2.1 million students drop out of high school every year.
That’s 7,000 students a day, or one student every 26 seconds. There are many reasons for this. Some students fail so many classes that they become overwhelmed and lose hope. Others have to make the difficult decision to become caretakers for an ill family member. And there’s a small percentage of students that don’t require a diploma to pursue their passions. This is the category I fall into.
That’s not to say my decision to drop out of high school at seventeen was easy. Quite the opposite, really. The only reason I even considered it was because I felt like I was learning more outside of school than inside school, and I felt like my time was more valuable being used in the real world. I was doing technical support for ApparelMagic after school at the time and began putting my skills in software to use in real-word applications. I remember grappling with this decision for a while. Sacrifice my last year of high school or risk losing out on an opportunity that isn’t even guaranteed to people with a college degree? But I saw an opportunity to help build the next generation of the company’s flagship software and I knew I had to follow my gut and shape a different path for myself.
And I’m glad I did. One year later, I was made a legal partner of ApparelMagic. Now, I’m the CEO. In hindsight, I can look back and say it was a good decision, but dropping out of high school and not pursuing a college degree created roadblocks throughout my career that other professionals may have bypassed because of their degrees and experience.
That’s not to say that I’ve had to work harder than others; the professional world poses a unique set of challenges for everyone. However, some of the leadership lessons I’ve learned over the years can be traced back to my decision to drop out of high school. Here are a few of them.
You must have a plan. Always.
Leaders will eventually develop a ‘gut feeling’ that will help make their jobs easier over time, but no one can rely on this gut feeling alone. Before you do anything, you must think through all the possible outcomes of a decision and have a plan in place for if it goes right or, in some cases, when it goes wrong. If I dropped out of school with no backup plan in place if my full-time role didn’t pan out, I could have set myself back a few years.
Your gut can guide you in the right direction, but developing a plan will ensure that when you take risks, which are necessary for growth and innovation, they are calculated and not compulsory.
Expect to upset some people when making a controversial decision.
No one likes to hurt anyone’s feelings, but that’s an inevitability in business, especially when you’re in a position of leadership.
There will be times when you’ll be forced to make controversial decisions beyond your control and no matter what you decide, you’ll end up upsetting someone.
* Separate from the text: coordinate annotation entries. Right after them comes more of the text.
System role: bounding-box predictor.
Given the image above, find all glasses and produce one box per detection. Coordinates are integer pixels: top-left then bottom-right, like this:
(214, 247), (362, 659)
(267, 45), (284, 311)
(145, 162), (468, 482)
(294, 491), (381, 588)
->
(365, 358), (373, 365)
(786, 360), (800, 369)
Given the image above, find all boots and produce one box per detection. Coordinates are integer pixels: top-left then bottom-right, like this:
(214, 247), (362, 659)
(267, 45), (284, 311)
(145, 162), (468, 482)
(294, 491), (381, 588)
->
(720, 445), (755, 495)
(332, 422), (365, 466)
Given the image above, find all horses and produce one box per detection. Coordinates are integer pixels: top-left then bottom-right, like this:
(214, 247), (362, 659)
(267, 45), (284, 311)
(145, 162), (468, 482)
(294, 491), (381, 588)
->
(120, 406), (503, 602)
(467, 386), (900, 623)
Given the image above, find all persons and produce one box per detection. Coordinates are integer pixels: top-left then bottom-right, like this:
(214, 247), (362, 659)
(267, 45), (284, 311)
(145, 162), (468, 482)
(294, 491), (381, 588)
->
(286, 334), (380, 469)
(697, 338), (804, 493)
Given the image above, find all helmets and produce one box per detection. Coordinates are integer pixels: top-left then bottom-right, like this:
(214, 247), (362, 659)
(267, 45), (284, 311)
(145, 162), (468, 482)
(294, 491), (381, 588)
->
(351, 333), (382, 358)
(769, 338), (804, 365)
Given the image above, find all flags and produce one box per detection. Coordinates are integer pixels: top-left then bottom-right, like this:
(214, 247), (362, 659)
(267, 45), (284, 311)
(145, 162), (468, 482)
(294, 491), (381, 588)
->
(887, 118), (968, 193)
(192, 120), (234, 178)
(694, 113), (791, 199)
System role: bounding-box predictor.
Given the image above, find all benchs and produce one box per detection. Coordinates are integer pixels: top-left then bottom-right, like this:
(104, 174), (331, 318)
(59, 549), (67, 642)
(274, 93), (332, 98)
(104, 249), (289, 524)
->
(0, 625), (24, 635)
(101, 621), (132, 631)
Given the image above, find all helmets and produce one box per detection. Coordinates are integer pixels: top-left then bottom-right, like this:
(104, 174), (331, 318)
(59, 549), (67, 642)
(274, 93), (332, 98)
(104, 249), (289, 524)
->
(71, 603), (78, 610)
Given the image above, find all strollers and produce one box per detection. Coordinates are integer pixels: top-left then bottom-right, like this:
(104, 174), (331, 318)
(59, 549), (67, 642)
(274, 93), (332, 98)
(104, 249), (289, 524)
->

Even my decision to drop out of school was met with a lot of pushback from family and friends. But at the end of the day, you can’t be deterred when you know you’re doing what’s best for yourself, your employees, your customers, and your company.
This doesn’t mean you shouldn’t take their feedback into consideration. Listen to what they have to say and take that into account before finalizing your decision, but only you truly know what you need to get to where you want to be.
Don’t freeze. Keep moving.
Progress is only possible through action. If you deliberate endlessly about a decision for fear of failure or upsetting those around you, you’ll never get anything done. Do your due diligence to ensure you’re making the best possible decision you can with the information and resources at hand, but be willing to accept the consequences and roll with the punches if that decision ends up causing you to take a few steps back in the pursuit of your goals. I always like to say that riding the wave is much more exciting than sitting on the beach watching others ride the waves.
My secret to success has always been knowing that in order to achieve my personal and professional goals, I’d have to do whatever it takes to get there. That started with my decision to end my high school career a little earlier than other people do. And it’s still one of the best decisions I’ve ever made.